Nach Bundestagswahl droht stärkere soziale Spaltung

Eine Studie der Bertelsmann-Stiftung legt die Annahme nahe, dass die Wahlenthaltung bei der Bundestagswahl noch höher sein werde als 2017. Mögliche Corona-Vorschriften und eine größere Bedeutung der Briefwahl könnten vor allem prekäre Schichten von der Urne fernhalten.
Von 29. Juli 2021

Die Zeiten, in denen Bundestagswahlen in Deutschland von einer hohen Wählermobilisierung begleitet waren, sind seit Ende der 2000er Jahre vorbei.

Eine Wahlenthaltung von bis zu 30 Prozent könnte sich auch in diesem Jahr wieder abzeichnen: Die Bertelsmann-Stiftung geht jedenfalls auf Grundlage der Ergebnisse einer von ihr jüngst durchgeführten Studie im Herbst von einer deutlich niedrigeren Wahlbeteiligung als 2017 aus.

Bertelsmann-Stiftung befürchtet „Parlament der Oberschicht“

Wie der „Tagesspiegel“ berichtet, befürchtet die Einrichtung eine Verschärfung der sozialen Spaltung nach der Bundestagswahl. Diese drohe, weil davon auszugehen sei, dass sozial besser gestellte Personen mit hohem Bildungsabschluss, die ihre persönlichen oder weltanschaulichen Interessen bei bestimmten Parteien abgebildet sehen, so gut wie geschlossen zur Wahl gehen würden.

Bürger aus abgehängten und prekären Verhältnissen, Unzufriedene oder jene, die sich von keiner der kandidierenden Parteien angemessen vertreten fühlen, könnten hingegen in noch stärkerem Maße der Wahl fernbleiben als noch 2017.

Enttäuschung über AfD und Hygieneregeln können Wahlenthaltung bei Bundestagswahl verstärken

Bereits bei der vorangegangenen Bundestagswahl war die Wahlbeteiligung unter Angehörigen der Oberschicht um 40 Prozent höher als jene in den benachteiligten Milieus.

Dass die Beteiligung nach dem Negativrekord von 70,8 Prozent im Jahr 2009 und den 71,5 Prozent im Jahr 2013 vor vier Jahren immerhin auf 76,2 Prozent angestiegen war, lag vor allem daran, dass die AfD es geschafft hatte, mehr als eine Million Bürger aus der Wahlenthaltung zu holen.

Viele vorherige AfD-Wähler blieben jedoch bereits bei den Landtagswahlen in Baden-Württemberg, Rheinland-Pfalz und Sachsen-Anhalt der Urne wieder fern – und es spricht den Ergebnissen der Untersuchung zufolge wenig dafür, dass der Rechtspartei bis September noch eine Trendumkehr gelingt.

Angezeigte Daten:
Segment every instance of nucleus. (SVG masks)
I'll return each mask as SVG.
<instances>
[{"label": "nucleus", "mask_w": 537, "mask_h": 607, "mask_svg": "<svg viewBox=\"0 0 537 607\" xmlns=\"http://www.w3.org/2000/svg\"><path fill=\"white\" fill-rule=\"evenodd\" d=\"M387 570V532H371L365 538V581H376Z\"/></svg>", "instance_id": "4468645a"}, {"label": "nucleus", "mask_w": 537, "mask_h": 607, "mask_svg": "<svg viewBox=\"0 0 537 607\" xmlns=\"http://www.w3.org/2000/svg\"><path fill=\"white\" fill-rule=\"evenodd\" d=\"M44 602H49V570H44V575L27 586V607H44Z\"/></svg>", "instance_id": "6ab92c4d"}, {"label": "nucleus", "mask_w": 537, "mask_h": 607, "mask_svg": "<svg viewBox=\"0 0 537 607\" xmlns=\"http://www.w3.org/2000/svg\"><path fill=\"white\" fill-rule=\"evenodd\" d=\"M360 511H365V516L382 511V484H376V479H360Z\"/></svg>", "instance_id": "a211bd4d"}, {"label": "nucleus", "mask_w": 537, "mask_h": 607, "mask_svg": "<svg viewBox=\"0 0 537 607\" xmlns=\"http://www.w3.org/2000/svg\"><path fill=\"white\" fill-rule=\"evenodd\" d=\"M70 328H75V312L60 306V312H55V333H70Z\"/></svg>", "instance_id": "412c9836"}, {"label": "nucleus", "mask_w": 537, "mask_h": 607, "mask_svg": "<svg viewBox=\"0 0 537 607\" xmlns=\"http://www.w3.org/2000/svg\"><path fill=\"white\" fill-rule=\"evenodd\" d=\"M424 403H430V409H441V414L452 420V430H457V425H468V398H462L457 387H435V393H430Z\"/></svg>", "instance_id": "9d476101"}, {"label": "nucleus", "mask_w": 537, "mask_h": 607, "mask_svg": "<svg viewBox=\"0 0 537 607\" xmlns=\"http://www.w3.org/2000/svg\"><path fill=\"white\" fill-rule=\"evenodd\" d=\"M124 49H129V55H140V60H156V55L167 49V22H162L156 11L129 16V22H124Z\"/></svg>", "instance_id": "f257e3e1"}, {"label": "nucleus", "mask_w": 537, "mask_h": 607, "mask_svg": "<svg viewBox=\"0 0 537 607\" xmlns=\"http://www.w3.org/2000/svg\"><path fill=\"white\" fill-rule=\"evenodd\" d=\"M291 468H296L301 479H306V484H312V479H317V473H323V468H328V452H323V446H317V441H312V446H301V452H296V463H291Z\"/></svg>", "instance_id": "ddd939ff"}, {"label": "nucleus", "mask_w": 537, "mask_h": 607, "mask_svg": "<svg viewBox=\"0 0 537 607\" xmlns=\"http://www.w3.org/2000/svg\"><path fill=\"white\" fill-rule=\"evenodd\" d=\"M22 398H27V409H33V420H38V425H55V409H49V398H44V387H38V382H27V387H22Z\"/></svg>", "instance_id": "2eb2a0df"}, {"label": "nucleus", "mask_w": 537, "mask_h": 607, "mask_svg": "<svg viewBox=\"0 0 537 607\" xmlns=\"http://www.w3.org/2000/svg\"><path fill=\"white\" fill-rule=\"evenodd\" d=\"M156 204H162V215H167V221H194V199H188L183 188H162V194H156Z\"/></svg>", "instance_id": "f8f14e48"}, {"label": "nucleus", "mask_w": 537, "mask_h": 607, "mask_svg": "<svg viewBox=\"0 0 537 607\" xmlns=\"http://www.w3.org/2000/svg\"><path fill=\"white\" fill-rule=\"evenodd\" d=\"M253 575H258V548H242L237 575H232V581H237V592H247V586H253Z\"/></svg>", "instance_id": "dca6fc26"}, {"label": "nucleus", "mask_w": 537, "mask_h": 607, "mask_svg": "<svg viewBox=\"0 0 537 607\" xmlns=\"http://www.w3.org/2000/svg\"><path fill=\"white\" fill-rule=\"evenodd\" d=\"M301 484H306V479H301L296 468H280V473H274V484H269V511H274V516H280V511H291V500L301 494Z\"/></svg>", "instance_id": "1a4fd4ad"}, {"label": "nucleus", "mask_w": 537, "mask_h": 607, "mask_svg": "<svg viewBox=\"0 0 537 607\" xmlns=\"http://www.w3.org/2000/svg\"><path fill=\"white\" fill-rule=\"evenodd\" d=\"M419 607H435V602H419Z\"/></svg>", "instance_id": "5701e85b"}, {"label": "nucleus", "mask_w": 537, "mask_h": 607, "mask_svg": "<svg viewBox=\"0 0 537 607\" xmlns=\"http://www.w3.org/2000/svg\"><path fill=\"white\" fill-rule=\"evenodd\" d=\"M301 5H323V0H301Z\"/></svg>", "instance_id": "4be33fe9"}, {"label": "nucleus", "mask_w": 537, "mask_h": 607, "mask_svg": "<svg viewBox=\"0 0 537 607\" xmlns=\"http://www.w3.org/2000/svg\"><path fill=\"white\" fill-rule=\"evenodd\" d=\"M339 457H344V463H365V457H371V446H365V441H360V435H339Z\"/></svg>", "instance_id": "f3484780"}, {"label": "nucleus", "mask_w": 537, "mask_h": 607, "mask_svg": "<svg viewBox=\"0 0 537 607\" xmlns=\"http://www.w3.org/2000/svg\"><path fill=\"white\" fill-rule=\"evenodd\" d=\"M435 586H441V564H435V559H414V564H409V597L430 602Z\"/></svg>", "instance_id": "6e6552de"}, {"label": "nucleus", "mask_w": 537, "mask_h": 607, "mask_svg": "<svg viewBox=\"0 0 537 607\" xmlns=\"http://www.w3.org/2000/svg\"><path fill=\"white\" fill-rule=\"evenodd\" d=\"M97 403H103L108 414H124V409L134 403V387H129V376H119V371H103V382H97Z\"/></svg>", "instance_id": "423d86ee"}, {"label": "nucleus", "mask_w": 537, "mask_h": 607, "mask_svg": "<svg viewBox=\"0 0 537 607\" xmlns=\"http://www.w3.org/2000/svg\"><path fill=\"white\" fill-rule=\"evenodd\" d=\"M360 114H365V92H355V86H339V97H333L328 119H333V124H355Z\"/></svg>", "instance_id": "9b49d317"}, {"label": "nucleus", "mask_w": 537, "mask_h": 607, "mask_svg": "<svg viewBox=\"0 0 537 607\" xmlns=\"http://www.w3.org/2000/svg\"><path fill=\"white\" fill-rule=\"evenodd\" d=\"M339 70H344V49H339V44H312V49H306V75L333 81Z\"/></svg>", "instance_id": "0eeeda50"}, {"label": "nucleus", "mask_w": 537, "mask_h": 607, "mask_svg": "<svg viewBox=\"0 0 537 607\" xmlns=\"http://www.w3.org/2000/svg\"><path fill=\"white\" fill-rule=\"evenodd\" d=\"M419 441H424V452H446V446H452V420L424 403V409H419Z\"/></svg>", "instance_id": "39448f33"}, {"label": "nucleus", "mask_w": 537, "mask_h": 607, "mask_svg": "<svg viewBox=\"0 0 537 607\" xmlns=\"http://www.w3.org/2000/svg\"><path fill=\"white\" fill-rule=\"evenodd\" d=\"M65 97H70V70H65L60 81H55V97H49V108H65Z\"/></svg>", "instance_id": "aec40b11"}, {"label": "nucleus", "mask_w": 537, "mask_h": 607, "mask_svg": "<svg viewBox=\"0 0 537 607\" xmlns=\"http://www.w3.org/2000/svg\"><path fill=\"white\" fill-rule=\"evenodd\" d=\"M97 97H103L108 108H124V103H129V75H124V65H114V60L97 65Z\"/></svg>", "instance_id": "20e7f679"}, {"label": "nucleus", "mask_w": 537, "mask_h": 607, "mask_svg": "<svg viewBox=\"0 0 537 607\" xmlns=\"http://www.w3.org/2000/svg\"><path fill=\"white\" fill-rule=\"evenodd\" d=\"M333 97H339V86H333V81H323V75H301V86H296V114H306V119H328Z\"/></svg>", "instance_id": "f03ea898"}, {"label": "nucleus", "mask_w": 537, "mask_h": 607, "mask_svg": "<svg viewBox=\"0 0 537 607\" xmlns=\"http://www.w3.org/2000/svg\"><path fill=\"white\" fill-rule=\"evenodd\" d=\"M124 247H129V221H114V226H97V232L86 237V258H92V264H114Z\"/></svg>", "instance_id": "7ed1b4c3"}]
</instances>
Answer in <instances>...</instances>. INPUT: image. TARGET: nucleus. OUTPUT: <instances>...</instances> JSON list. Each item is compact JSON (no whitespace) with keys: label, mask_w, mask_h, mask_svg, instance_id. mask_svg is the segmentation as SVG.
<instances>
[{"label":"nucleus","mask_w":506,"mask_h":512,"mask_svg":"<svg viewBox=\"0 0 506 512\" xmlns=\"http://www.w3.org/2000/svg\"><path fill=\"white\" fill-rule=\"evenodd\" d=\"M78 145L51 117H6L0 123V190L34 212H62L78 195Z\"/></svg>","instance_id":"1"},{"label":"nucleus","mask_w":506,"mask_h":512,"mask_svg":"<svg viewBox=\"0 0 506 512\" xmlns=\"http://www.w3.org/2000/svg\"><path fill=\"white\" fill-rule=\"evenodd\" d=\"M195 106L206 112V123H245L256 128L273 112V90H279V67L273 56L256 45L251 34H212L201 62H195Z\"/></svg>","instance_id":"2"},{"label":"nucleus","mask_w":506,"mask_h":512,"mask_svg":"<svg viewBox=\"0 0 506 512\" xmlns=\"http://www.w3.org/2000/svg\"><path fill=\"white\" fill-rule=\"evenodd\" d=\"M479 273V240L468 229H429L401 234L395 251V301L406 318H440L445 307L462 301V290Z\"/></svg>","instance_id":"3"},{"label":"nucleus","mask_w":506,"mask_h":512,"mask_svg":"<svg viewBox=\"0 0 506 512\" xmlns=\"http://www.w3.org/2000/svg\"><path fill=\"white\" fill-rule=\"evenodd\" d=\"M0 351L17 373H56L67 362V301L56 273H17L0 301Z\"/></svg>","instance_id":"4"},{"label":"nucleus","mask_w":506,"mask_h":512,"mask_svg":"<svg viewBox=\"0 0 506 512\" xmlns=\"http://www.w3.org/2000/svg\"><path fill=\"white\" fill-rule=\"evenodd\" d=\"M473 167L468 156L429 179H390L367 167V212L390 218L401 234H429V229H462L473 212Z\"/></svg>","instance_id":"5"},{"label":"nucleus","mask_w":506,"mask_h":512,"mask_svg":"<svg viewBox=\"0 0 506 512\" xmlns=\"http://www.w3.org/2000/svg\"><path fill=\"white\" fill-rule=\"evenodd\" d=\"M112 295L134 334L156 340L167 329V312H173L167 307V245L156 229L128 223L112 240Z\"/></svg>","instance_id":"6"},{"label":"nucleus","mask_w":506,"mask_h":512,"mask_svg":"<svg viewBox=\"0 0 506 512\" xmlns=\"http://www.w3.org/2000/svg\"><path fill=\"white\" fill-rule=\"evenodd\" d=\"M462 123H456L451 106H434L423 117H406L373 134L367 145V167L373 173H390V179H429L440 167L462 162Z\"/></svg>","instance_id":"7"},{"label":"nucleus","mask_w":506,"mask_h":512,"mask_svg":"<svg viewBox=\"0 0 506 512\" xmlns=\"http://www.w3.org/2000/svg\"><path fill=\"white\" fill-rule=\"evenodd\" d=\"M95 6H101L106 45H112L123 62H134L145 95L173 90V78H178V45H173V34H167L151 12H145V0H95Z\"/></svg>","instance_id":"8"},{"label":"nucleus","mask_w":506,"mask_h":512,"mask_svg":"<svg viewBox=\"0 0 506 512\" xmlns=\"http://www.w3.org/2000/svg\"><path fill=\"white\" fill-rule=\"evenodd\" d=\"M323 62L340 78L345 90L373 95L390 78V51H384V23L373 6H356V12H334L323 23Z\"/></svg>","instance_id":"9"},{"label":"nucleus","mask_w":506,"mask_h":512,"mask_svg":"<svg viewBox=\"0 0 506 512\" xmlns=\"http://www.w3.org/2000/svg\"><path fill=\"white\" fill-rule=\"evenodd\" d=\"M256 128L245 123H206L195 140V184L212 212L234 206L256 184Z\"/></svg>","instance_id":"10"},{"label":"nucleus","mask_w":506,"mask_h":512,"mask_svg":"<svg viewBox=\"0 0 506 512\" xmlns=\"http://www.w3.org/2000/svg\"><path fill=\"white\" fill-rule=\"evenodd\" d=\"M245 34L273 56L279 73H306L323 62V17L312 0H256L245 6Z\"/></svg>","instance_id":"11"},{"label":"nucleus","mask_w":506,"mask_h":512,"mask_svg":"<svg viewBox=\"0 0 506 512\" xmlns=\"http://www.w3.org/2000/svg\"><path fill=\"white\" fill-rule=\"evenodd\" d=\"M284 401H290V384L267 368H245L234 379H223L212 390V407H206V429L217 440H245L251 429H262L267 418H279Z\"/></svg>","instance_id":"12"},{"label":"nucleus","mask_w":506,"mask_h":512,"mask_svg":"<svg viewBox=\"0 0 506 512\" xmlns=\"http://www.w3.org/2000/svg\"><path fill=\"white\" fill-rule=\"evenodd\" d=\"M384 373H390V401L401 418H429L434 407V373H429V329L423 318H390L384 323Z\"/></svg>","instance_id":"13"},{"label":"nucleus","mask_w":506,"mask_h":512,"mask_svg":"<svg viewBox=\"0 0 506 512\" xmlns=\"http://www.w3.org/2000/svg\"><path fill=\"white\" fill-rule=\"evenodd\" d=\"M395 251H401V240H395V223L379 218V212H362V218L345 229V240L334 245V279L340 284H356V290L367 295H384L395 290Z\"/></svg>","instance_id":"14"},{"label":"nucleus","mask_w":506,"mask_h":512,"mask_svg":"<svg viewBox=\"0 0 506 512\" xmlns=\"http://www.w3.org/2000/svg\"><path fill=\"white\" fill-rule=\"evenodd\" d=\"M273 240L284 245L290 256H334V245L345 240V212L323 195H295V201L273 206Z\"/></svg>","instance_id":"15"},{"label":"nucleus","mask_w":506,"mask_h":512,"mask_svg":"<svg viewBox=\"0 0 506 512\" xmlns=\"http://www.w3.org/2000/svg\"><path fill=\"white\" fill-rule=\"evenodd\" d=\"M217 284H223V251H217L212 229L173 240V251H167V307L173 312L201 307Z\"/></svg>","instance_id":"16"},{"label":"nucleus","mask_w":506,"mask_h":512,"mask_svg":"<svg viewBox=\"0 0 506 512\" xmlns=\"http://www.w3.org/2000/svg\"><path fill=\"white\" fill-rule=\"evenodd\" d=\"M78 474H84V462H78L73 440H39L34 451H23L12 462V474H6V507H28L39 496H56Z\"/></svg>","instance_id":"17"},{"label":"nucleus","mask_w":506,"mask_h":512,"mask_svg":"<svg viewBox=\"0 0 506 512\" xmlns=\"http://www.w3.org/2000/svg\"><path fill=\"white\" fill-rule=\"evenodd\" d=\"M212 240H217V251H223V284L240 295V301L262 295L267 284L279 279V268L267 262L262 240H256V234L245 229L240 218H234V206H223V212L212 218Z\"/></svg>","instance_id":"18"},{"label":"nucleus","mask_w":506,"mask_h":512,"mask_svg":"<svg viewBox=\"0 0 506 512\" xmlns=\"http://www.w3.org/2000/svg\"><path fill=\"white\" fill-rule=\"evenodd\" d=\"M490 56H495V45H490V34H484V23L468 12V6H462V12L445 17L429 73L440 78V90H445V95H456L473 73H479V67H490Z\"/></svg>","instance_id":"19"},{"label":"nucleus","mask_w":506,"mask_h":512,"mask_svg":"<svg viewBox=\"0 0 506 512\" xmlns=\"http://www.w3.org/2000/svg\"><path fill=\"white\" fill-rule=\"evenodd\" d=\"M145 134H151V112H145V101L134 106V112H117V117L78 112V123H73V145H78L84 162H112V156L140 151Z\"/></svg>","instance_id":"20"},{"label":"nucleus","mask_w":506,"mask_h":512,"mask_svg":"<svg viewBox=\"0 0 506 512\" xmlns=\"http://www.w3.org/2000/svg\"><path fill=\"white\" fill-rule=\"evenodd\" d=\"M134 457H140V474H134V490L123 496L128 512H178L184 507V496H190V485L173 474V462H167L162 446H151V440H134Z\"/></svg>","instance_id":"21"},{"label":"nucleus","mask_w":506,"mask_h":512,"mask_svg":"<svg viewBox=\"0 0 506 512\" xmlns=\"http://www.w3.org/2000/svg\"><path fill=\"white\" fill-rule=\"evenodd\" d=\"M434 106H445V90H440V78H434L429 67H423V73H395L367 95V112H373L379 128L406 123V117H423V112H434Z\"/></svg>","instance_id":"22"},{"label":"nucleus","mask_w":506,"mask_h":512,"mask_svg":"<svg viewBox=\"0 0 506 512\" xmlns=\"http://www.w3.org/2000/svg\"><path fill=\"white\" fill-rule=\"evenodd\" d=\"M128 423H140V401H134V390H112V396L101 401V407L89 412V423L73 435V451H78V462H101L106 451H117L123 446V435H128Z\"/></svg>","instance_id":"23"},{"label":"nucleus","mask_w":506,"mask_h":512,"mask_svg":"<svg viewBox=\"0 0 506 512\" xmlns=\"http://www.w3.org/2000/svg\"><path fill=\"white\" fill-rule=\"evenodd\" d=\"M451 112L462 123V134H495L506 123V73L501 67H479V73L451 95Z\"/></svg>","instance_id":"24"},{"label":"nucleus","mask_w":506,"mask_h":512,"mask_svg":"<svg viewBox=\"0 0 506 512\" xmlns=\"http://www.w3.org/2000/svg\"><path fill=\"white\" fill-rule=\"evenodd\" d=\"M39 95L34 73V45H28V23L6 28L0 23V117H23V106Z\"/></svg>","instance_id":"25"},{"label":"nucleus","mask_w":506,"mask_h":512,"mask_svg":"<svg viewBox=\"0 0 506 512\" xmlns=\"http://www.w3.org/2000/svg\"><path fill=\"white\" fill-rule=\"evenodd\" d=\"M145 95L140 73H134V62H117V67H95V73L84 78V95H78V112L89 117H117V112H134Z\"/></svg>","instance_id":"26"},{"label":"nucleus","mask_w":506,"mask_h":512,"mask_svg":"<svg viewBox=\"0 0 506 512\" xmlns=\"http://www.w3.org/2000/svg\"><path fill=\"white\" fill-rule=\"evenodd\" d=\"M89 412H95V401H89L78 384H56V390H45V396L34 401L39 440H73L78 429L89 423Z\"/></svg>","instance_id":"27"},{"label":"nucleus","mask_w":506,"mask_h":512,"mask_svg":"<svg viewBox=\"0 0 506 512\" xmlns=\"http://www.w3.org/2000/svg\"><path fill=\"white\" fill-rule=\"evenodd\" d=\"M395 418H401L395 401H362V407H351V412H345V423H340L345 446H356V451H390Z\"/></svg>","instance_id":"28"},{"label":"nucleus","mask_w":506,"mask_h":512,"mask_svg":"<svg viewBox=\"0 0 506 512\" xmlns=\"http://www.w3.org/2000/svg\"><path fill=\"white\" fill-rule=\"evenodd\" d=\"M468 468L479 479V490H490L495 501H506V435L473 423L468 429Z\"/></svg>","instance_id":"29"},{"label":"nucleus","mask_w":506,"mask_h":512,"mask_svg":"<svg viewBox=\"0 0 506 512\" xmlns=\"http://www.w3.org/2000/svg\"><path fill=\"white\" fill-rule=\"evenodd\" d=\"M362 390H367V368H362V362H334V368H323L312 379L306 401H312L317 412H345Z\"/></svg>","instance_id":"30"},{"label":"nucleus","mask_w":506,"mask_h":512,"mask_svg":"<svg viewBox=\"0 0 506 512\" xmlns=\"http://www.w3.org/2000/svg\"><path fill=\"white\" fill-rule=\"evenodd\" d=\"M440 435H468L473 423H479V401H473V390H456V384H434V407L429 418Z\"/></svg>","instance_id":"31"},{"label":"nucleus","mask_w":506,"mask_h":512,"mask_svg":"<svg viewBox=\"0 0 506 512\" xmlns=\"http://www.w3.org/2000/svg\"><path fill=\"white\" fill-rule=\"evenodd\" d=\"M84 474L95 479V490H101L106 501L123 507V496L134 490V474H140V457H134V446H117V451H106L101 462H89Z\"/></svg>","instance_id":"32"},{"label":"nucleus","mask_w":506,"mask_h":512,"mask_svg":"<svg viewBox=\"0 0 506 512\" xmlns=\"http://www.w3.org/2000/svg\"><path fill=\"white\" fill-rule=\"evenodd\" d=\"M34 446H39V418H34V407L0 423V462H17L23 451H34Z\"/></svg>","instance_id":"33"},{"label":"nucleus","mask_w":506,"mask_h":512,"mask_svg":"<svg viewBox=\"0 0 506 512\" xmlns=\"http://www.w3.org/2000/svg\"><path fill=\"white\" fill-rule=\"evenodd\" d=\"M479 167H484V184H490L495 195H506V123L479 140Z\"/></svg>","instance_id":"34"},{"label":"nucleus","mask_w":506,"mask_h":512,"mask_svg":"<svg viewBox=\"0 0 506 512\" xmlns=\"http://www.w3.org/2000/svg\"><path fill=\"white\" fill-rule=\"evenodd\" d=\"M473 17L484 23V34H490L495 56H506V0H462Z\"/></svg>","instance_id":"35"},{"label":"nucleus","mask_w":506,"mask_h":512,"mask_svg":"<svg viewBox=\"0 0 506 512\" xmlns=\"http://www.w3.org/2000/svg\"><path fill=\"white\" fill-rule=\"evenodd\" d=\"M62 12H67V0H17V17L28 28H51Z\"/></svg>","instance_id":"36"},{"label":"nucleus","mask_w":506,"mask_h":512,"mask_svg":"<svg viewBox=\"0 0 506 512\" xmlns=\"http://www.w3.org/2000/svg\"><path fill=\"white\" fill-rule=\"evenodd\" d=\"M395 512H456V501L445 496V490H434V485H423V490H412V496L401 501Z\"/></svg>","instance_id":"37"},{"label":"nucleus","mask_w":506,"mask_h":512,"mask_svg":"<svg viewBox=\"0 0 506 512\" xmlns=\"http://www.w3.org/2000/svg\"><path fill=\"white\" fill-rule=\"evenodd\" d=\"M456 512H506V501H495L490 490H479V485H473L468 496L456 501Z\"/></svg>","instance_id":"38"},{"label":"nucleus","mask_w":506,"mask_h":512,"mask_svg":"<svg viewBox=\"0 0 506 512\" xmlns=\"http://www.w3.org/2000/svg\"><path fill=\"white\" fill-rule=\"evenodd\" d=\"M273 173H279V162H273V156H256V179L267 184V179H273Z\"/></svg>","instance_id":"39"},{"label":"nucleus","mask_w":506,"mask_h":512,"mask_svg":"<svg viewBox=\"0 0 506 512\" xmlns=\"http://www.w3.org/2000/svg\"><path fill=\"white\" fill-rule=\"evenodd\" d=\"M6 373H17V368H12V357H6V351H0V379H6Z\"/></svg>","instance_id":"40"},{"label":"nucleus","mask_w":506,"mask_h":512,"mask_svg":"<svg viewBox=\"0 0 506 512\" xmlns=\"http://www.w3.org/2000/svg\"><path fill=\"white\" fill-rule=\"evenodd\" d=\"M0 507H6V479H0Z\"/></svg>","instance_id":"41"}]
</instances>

Aufgabenliste:
[a] Auf welchen Wert war die Wahlbeteiligung laut dem Textauszug vor vier Jahren angestiegen?
[b] Geben Sie den Abschnitt des Textauszugs zwischen „Bürger aus abgehängten“ und „Wahlenthaltung zu holen.“ einschließlich wortgetreu aus.

Lösungen:
[a] Auf 76,2 Prozent.

[b]
Bürger aus abgehängten und prekären Verhältnissen, Unzufriedene oder jene, die sich von keiner der kandidierenden Parteien angemessen vertreten fühlen, könnten hingegen in noch stärkerem Maße der Wahl fernbleiben als noch 2017.

Enttäuschung über AfD und Hygieneregeln können Wahlenthaltung bei Bundestagswahl verstärken

Bereits bei der vorangegangenen Bundestagswahl war die Wahlbeteiligung unter Angehörigen der Oberschicht um 40 Prozent höher als jene in den benachteiligten Milieus.

Dass die Beteiligung nach dem Negativrekord von 70,8 Prozent im Jahr 2009 und den 71,5 Prozent im Jahr 2013 vor vier Jahren immerhin auf 76,2 Prozent angestiegen war, lag vor allem daran, dass die AfD es geschafft hatte, mehr als eine Million Bürger aus der Wahlenthaltung zu holen.